*** Exercise passage ***

UW Bioengineering Professor Dr. Valerie Daggett is hosting December 2014’s UW Walker Ames lecturer, Dr. Michael Levitt, the Robert W. Vivian K. Cahill Professor of Cancer Research in the Department of Structural Biology at Stanford School of Medicine.
Dr. Levitt is a 2013 Nobel Laureate in Chemistry and was also Dr. Daggett’s postdoc adviser in the early 1990s.
Bioengineering faculty, students and staff are invited to attend the lecture, Thursday, December 4 at 6:30 p.m. in Kane Hall, Room 110.
Talk abstract and Dr. Levitt’s bio:
Birth and Future of Multi-scale Modeling of Macromolecules
The development multiscale models for complex chemical systems, begun in 1967 with publications by Warshel and Levitt, was recently recognized by the 2013 Nobel Committee for Chemistry. The simplifications used then at the dawn of the age of computational structural biology were mandated by computers that were almost a billion times less cost-effective than those we use today. These same multiscale models have become increasingly popular in applications that range from simulation of atomic protein motion to protein folding to explanation of enzyme catalysis. In this talk, I describe the origins computational structural biology and then go on to show some of the most exciting current and future applications.

*** Given data ***

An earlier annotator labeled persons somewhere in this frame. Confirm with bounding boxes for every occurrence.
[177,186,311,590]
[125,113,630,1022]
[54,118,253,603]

***

§ Exercise instructions:
[a] Using the lecture announcement, answer each question briefly:
(i) In which room and building will the lecture take place?
(ii) In what year did the publications by Warshel and Levitt that began the development of multiscale models appear?
(iii) During what period was Dr. Levitt Dr. Daggett's postdoc adviser?
[b] Carry on the lecture announcement, beginning right after its last sentence.

§ Answers given:
[a]
(i) Kane Hall, Room 110
(ii) 1967
(iii) The early 1990s

[b]
About Michael Levitt
When Michael Levitt, winner of the 2013 Nobel Prize in Chemistry, began his theoretical modeling of large chemical systems in 1967, digital computers had only a fraction of the processing abilities they do today. The pioneering work of Levitt harnessed the rapid growth of computational power to create complex multiscale chemical models with a wide range of applications, from the simulation of atomic protein motion to the explanation of enzyme catalysis and protein folding. Join us as Levitt describes computational structural biology’s beginnings and future, as well as how today’s work will inform biomedical and material science applications in the years to come.
Born in South Africa 1947, Michael Levitt visited London at age 16, where he was profoundly influenced by John Kendrew’s 1944 BBC TV series “The Thread of Life.” After a BSc in London and a year with Prof. Shneior Lifson and his PhD student Arieh Warshel at the Weizmann Institute in Israel, Dr. Levitt joined the Laboratory of Molecular (LMB), Cambridge, in 1968.
Levitt went back to Israel as an EMBO postdoc with Lifson. Collaboration then with Warshel resulted in new multi-scale approaches to molecular modeling: coarse-grained models that merge atoms to allow folding simulation and hybrid models that combine classical and quantum mechanics to suggest enzymes works by electrostatics. In 1974, he returned to LMB for three years, spent two years with Francis Crick at Salk and seven years at Weizmann, before moving to Structural Biology at Stanford from 1987.
Levitt’s diverse interests have included RNA & DNA modeling, protein folding simulation, classification of protein folds and protein geometry, antibody modeling, x-ray refinement, antibody humanization, side-chain geometry, torsional normal mode, molecular dynamics in solution, secondary structure prediction, aromatic hydrogen bonds, structure databases, and mass spectrometry.
While enjoying membership of the Royal Society and the National Academy, Levitt remains an active programmer, a craft skill of which he is particularly proud. Married in 1968 to Rina, an active artist, they have three children and a rapidly increasing number of grandchildren, all of whom help him stay more-or-less normal.